▽

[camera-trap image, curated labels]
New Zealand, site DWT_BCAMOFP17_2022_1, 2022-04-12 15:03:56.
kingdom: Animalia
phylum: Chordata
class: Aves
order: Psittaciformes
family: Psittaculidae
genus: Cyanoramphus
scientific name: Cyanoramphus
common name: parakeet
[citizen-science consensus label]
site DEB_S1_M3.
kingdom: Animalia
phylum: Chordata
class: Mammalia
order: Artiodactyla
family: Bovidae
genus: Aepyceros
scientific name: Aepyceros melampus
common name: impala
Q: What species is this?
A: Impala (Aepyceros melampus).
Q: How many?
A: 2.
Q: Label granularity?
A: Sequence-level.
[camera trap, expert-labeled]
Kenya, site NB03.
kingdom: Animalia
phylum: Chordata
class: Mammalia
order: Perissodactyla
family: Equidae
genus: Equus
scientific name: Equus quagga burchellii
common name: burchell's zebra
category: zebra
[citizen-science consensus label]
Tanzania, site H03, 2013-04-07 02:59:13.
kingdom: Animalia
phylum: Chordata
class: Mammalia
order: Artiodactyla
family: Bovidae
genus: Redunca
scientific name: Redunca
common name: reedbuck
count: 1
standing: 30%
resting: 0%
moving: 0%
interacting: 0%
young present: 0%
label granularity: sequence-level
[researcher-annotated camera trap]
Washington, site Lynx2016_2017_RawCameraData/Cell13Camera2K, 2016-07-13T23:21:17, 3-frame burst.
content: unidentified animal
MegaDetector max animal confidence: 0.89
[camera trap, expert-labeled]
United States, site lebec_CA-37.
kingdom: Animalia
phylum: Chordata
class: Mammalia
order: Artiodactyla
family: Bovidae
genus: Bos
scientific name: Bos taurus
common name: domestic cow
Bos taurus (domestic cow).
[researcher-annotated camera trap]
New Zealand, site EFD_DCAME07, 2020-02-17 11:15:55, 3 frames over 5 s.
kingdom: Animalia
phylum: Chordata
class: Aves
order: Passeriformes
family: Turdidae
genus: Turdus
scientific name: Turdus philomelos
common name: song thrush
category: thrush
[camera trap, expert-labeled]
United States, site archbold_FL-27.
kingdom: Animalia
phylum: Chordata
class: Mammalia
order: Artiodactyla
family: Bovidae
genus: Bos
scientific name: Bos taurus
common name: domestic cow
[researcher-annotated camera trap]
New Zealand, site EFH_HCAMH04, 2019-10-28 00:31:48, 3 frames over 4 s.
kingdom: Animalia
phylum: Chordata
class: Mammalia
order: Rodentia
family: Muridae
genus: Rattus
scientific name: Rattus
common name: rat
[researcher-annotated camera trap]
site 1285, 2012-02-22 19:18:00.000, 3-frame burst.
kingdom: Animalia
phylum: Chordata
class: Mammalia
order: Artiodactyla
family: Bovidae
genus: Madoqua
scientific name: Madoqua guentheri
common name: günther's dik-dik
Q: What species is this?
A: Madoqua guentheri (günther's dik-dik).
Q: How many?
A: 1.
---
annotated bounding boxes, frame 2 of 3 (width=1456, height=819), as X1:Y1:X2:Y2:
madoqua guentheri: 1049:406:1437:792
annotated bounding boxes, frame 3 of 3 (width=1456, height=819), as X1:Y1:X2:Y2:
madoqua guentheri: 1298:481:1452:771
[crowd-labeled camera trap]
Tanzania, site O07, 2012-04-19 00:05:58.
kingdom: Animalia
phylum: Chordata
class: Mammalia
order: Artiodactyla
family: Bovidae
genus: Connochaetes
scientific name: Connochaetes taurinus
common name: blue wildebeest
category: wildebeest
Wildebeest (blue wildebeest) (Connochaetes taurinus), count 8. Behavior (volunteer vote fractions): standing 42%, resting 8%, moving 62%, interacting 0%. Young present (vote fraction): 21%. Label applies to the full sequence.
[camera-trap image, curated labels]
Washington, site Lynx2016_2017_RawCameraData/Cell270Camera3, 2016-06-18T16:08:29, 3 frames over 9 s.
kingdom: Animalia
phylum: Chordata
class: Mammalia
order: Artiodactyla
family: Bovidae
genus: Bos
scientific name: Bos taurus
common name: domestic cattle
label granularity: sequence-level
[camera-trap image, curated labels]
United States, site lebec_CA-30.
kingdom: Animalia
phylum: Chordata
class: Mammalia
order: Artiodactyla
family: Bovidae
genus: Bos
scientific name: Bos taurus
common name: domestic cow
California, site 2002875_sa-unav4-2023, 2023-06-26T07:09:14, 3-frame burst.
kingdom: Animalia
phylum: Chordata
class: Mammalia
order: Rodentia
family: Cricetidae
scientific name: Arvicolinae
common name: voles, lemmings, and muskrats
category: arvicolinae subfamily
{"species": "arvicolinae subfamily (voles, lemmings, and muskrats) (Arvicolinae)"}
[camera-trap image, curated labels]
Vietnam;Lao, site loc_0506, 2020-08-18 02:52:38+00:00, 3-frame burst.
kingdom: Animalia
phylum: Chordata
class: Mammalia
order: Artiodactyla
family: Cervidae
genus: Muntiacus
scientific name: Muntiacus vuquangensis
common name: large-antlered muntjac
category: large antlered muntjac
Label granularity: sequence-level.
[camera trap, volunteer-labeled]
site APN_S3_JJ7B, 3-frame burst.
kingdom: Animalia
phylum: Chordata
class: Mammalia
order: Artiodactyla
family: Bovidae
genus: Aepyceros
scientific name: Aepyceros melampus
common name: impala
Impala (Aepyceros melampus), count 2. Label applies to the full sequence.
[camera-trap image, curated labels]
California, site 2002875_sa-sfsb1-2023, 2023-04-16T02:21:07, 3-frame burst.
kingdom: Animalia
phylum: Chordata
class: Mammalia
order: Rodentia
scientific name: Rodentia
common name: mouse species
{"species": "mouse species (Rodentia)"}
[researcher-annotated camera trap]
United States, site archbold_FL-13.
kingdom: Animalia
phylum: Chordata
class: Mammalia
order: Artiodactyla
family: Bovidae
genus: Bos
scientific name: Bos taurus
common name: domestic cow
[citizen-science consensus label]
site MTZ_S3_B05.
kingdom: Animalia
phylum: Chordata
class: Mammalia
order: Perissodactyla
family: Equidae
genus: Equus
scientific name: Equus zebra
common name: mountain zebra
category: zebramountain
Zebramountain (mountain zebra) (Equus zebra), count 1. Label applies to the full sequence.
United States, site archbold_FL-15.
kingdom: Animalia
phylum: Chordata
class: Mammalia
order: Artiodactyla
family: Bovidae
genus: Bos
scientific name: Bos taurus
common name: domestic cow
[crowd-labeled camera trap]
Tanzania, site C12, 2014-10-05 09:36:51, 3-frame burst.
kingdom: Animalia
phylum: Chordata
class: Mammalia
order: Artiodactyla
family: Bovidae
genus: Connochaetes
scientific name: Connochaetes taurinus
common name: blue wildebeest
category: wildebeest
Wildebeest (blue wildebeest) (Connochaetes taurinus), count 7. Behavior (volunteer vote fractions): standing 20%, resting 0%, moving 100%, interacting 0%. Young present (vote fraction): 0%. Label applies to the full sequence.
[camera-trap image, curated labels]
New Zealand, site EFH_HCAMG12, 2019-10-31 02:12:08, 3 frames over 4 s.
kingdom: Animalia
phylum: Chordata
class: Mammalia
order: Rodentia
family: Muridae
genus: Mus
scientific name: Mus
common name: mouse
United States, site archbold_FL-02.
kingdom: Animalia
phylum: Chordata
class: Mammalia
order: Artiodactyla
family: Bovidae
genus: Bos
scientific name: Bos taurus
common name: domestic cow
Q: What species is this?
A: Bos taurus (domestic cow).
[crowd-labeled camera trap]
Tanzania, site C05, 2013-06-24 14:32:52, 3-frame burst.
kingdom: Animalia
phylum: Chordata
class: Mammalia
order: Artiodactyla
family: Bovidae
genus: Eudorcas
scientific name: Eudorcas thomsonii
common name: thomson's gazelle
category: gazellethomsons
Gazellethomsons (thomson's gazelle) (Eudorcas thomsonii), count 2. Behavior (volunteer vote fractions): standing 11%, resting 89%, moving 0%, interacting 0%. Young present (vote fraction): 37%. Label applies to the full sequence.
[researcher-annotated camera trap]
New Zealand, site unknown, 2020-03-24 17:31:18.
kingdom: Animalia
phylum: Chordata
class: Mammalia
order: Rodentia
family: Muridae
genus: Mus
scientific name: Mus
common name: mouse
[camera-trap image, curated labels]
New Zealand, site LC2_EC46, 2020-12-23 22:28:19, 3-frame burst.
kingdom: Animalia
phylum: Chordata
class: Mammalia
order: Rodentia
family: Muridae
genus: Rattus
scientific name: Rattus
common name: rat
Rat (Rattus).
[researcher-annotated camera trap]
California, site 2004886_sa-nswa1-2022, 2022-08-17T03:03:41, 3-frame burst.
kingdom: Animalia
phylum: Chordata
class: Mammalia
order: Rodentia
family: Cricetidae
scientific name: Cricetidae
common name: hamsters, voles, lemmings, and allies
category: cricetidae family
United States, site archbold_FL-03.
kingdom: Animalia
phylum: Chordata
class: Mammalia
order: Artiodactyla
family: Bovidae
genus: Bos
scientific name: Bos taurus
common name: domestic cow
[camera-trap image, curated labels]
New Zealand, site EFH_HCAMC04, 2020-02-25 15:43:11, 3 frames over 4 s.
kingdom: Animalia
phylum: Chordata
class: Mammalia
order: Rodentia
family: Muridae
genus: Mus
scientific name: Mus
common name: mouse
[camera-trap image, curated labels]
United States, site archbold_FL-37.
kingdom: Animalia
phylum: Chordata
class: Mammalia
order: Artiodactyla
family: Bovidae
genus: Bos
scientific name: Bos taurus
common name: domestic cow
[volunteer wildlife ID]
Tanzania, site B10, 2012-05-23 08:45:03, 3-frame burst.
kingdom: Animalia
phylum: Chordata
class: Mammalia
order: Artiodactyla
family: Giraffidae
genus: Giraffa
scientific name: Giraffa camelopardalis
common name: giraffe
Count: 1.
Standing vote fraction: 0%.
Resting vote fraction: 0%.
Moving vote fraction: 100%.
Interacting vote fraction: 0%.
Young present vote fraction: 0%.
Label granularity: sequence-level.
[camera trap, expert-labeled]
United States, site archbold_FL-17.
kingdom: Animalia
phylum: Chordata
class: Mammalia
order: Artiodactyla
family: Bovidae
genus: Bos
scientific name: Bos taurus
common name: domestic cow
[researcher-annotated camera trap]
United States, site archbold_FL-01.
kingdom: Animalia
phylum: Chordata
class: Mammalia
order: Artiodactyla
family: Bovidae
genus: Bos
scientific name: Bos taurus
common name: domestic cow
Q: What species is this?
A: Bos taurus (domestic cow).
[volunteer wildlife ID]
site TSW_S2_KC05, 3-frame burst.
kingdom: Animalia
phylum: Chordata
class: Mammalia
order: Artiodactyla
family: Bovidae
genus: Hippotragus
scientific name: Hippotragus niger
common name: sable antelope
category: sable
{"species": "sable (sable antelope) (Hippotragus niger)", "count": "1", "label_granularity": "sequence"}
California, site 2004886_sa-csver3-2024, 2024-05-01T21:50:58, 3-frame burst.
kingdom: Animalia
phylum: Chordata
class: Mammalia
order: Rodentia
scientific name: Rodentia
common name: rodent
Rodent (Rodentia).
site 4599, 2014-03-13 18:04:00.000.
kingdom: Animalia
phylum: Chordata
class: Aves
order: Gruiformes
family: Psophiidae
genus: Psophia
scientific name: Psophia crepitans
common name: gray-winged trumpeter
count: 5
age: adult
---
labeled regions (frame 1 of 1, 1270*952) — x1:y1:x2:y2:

△

**Task instructions:** Within the listing above, give again exactly every line from the line with "genus: Redunca" through the line with "content: unidentified animal", both included, and no other line.

**Reply:**
genus: Redunca
scientific name: Redunca
common name: reedbuck
count: 1
standing: 30%
resting: 0%
moving: 0%
interacting: 0%
young present: 0%
label granularity: sequence-level
[researcher-annotated camera trap]
Washington, site Lynx2016_2017_RawCameraData/Cell13Camera2K, 2016-07-13T23:21:17, 3-frame burst.
content: unidentified animal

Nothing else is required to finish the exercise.